# [やること]
- a) 許七老官の話について、次の問いに答えよ。
(i) 洞庭湖の東の富豪四族のうち、没落していたのはどの一族か。
(ii) 太平銭が得られなかったとき、許七は何を持って出たか。
(iii) 道人は許七に丸薬をいくつくれたか。
- b) 許七老官の話から、「不可得、遂携米升余出施。」を含む語句で始まり「火堂内、作三次服之、有救也。」の後で終わる部分を、一字も変えずに出力せよ。
- c) 許七老官の話の続きを、最後の文の後から書き継げ。

======== 提示された文章

洞庭湖の東では、席・翁・呉・許という四つの一族が富豪とされていたが、このうち許の一族は没落してしまっていた。落ちぶれた許家に、許七老官(許氏の同じ世代で七番目の男子で、高齢のおじさん)という人がいて、

家貧而患瘵、骨立声嘶、命在旦夕。

末期症状だからといって医者に見せるカネがあるわけではない。許七は、既に死を覚って、その日の夕方、杖をついて家の外に出て、家の周りなどをゆっくりと見て歩いていた。

しばらくすると、突然ひょろひょろと家の中に入ってきて、

覓太平銭。

と老夫人に言った。

「うちにそんなお金ありますかいな・・・」

「はあはあ、はふはふ、そ、そうかのう・・・」

不可得、遂携米升余出施。

「お、おまえさん、そのコメは今晩の一家分だよ」

とばばあが追いかけようとしたが、その前に許七はがっかりしたように帰ってきた。

「どうしたんだね」

「はふはふ、じ、実はのう・・・」

先ほどじじいは家の外で、

忽遇黄胖道人。視之曰、子病篤矣。我化爾太平銭三文、予薬三丸。可供在香火堂内、作三次服之、有救也。

「はあはあ、はふはふ、お、お願いじゃ・・・」

と頼むと、道人は(みなさん混乱してはいけませんよ)、三つの丸薬をくれた。

許受其薬、入覓太平銭。

================
======== 記録セット

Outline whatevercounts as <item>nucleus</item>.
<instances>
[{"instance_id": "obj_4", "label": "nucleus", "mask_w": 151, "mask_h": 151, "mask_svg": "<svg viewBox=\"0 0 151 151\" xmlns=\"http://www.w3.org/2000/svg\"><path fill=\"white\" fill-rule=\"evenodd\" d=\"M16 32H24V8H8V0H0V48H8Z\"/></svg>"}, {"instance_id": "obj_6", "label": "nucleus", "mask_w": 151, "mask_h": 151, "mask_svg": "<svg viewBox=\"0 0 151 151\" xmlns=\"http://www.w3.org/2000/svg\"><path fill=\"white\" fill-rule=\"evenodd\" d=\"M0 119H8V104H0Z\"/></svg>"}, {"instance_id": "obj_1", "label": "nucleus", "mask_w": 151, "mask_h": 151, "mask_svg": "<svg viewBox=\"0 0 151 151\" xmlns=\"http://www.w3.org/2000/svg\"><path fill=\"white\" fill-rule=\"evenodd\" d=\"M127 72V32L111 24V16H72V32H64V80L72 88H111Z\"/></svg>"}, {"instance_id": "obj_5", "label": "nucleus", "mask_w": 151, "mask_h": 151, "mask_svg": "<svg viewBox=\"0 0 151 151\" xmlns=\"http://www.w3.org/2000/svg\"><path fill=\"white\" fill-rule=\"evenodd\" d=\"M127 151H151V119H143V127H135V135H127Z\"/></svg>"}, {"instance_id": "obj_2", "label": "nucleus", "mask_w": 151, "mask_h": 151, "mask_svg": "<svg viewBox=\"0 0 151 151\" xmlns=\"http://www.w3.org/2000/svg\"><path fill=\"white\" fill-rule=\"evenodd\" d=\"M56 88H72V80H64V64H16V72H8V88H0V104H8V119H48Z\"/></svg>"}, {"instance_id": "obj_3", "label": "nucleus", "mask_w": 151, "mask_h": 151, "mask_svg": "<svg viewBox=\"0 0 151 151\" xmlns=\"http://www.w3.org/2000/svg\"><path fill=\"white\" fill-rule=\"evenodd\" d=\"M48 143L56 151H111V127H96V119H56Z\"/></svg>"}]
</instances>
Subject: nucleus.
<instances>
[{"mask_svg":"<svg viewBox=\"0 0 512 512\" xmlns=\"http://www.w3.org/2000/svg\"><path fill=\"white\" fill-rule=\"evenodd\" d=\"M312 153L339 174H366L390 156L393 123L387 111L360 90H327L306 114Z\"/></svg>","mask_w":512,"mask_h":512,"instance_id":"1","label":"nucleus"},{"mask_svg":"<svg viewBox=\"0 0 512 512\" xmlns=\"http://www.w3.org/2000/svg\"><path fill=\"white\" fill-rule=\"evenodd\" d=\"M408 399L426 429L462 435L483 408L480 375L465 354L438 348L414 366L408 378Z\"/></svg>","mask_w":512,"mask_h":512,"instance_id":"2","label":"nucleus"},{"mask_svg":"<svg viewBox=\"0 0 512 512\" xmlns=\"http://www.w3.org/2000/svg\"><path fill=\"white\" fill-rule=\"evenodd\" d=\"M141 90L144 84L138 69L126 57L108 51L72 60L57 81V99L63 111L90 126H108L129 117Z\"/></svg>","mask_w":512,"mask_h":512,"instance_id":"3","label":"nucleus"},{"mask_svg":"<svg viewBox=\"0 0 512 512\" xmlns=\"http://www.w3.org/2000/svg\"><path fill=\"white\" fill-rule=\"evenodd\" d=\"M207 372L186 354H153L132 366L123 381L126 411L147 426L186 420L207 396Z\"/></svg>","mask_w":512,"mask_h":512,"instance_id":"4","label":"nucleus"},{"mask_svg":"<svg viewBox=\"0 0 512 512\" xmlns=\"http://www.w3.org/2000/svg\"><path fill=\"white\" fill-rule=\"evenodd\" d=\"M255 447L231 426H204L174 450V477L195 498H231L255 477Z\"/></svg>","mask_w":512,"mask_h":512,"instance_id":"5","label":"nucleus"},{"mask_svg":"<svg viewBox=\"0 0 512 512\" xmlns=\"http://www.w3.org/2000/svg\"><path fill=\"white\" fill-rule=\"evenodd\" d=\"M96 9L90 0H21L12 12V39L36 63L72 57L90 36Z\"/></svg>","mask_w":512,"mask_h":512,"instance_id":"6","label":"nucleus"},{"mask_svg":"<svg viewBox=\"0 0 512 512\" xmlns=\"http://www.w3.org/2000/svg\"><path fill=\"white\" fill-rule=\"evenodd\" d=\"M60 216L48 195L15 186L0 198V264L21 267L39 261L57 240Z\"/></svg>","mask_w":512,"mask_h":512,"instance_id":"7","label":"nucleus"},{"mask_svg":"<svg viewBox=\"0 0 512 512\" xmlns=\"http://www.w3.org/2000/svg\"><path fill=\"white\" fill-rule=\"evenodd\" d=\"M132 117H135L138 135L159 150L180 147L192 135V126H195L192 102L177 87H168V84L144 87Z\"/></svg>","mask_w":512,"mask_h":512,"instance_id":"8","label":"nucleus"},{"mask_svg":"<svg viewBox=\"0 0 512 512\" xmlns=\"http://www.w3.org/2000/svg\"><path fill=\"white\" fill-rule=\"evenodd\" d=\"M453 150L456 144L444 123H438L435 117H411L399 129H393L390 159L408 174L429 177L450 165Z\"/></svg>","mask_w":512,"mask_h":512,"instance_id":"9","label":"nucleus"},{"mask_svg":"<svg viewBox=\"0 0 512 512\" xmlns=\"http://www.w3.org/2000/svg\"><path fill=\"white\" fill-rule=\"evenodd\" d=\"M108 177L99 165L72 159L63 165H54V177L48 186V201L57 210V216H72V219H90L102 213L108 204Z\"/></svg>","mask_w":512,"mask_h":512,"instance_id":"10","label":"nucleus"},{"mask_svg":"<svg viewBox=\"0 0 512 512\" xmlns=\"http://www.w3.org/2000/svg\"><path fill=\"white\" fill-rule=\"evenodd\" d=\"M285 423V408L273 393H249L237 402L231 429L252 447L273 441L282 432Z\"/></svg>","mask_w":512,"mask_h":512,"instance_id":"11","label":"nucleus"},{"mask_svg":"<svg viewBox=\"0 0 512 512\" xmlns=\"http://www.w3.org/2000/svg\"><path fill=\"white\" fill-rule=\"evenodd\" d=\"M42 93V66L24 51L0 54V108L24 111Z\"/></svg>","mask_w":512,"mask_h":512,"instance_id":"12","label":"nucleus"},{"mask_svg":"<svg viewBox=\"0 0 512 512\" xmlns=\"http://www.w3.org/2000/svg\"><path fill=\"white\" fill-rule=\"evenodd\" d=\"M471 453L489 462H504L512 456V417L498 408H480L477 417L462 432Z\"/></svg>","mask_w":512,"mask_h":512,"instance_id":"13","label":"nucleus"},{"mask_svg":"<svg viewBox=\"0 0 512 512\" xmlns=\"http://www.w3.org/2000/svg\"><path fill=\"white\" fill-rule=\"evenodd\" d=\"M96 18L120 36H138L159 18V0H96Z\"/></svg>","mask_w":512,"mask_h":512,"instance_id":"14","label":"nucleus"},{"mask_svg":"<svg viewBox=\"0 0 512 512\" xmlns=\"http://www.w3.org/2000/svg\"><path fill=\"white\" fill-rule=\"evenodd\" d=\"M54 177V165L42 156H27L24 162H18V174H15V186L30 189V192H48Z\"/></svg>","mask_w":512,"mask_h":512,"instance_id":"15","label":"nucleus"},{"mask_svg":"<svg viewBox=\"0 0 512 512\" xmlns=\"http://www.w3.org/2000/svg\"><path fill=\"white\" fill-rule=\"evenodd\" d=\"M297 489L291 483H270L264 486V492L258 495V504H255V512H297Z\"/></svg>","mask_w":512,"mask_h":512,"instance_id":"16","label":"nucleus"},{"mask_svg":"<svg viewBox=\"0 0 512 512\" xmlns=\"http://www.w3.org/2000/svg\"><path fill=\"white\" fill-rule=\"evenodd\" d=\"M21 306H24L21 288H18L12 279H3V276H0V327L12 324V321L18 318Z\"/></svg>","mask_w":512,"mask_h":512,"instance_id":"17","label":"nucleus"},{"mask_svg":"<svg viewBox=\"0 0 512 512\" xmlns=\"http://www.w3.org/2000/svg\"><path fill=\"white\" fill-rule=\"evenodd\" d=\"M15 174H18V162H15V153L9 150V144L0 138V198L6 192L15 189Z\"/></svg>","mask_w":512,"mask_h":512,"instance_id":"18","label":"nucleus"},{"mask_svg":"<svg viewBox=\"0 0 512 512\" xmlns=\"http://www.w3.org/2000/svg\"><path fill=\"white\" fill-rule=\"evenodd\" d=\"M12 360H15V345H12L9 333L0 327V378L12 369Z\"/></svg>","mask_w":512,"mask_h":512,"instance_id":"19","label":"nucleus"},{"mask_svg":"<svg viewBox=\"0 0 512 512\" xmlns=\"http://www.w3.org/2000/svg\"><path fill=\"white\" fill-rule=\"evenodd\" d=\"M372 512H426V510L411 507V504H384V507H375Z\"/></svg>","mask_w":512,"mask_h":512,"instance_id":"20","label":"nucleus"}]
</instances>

================

# [演習結果]
- a)
(i) 許の一族
(ii) 一升あまりの米
(iii) 三つ

- b)
不可得、遂携米升余出施。

「お、おまえさん、そのコメは今晩の一家分だよ」

とばばあが追いかけようとしたが、その前に許七はがっかりしたように帰ってきた。

「どうしたんだね」

「はふはふ、じ、実はのう・・・」

先ほどじじいは家の外で、

忽遇黄胖道人。視之曰、子病篤矣。我化爾太平銭三文、予薬三丸。可供在香火堂内、作三次服之、有救也。

- c)
太平銭が無かったのに、探しに行く前に「丸薬」をくれているのです。言ってることと違っているようですが、あんまり登場人物誰も気にしていません。

しかし、銭の代わりのコメを持って家の外に出てみると、もう

道人不見矣。

のだそうだ。

是夜病甚。其妻聞道人之言、試取薬進之。

すると、はてさて、

一服而熱寐。

「寐」は「寝」と同じで「寝る」。「休息、終息する」。

再服而霍然。

三服而声朗体強、壮健異常。

その後、許七は、

逮十余年而没。康煕十五年春。

生活も少しは楽になったが、どういうわけか何かで儲けがあるたび、そのうちの三分(3パーセント)は必ず損金になってしまったという。

よかった・・・かどうか、許七がすごいパワハラじじいでみんなが困ってたかも知れませんので、禍福はあざなえる縄のごとし、まあすべて前世の御縁だと思って何事も受け入れることが必要ですじゃ。
それにしても、こういうことがほんとにあったというのですから、昔の人はすごいなあ。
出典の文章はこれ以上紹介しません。